··· SELECTED EXTRACT

Book Review: The Statistical Probability of Love at First Sight

The Statistical Probability of Love at First Sight
By Jennifer E. Smith
January 2, 2012
Poppy
Hardcover
Author’s Website
Order from Amazon

Who would have guessed that four minutes could change everything?

Today should be one of the worst days of seventeen-year-old Hadley Sullivan’s life. She’s stuck at JFK, late to her father’s second wedding, which is taking place in London and involves a soon to be step-mother that Hadley’s never even met. Then she meets the perfect boy in the airport’s cramped waiting area. His name is Oliver, he’s British, and he’s in seat 18C. Hadley’s in 18A.

Twists of fate and quirks of timing play out in this thoughtful novel about family connections, second chances and first loves. Set over a 24-hour-period, Hadley and Oliver’s story will make you believe that true love finds you when you’re least expecting it.

THE REVIEW:

I was excited about this book from the moment I heard about it, yet it still took me a week to pick it up after it’s release. Pity, considering that one week was much longer than the 24 hours it took me to devour this book; which, if I had my way, I would have finished  in one sitting. In the end, the timing the book took to read from start to finish was appropriate, as the story itself also takes place in 24 hours.

I have to say: If you have even a millimeter of a romantic bone in your body, The Statistical Probability of Love at First Sight is one MUST-READ story.

······
··· DATA PROVIDED

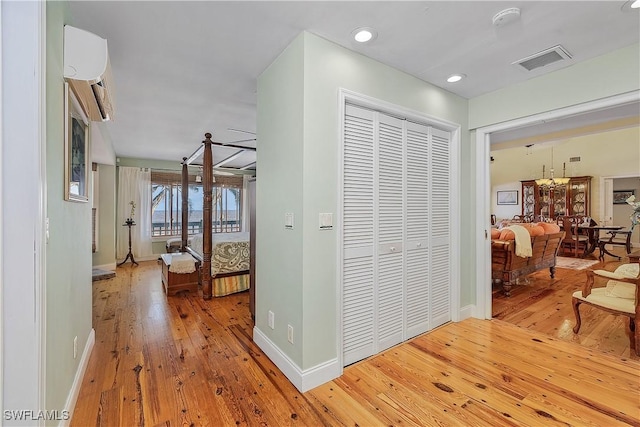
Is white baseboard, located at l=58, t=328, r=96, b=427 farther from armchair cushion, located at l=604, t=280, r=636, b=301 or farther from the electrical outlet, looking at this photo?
armchair cushion, located at l=604, t=280, r=636, b=301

······

◆ **WHAT NEEDS TO BE DONE**:
Could you copy out the entire book review of The Statistical Probability of Love at First Sight word for word, from its heading through its final sentence?

◆ **RESPONSE**:
Book Review: The Statistical Probability of Love at First Sight

The Statistical Probability of Love at First Sight
By Jennifer E. Smith
January 2, 2012
Poppy
Hardcover
Author’s Website
Order from Amazon

Who would have guessed that four minutes could change everything?

Today should be one of the worst days of seventeen-year-old Hadley Sullivan’s life. She’s stuck at JFK, late to her father’s second wedding, which is taking place in London and involves a soon to be step-mother that Hadley’s never even met. Then she meets the perfect boy in the airport’s cramped waiting area. His name is Oliver, he’s British, and he’s in seat 18C. Hadley’s in 18A.

Twists of fate and quirks of timing play out in this thoughtful novel about family connections, second chances and first loves. Set over a 24-hour-period, Hadley and Oliver’s story will make you believe that true love finds you when you’re least expecting it.

THE REVIEW:

I was excited about this book from the moment I heard about it, yet it still took me a week to pick it up after it’s release. Pity, considering that one week was much longer than the 24 hours it took me to devour this book; which, if I had my way, I would have finished  in one sitting. In the end, the timing the book took to read from start to finish was appropriate, as the story itself also takes place in 24 hours.

I have to say: If you have even a millimeter of a romantic bone in your body, The Statistical Probability of Love at First Sight is one MUST-READ story.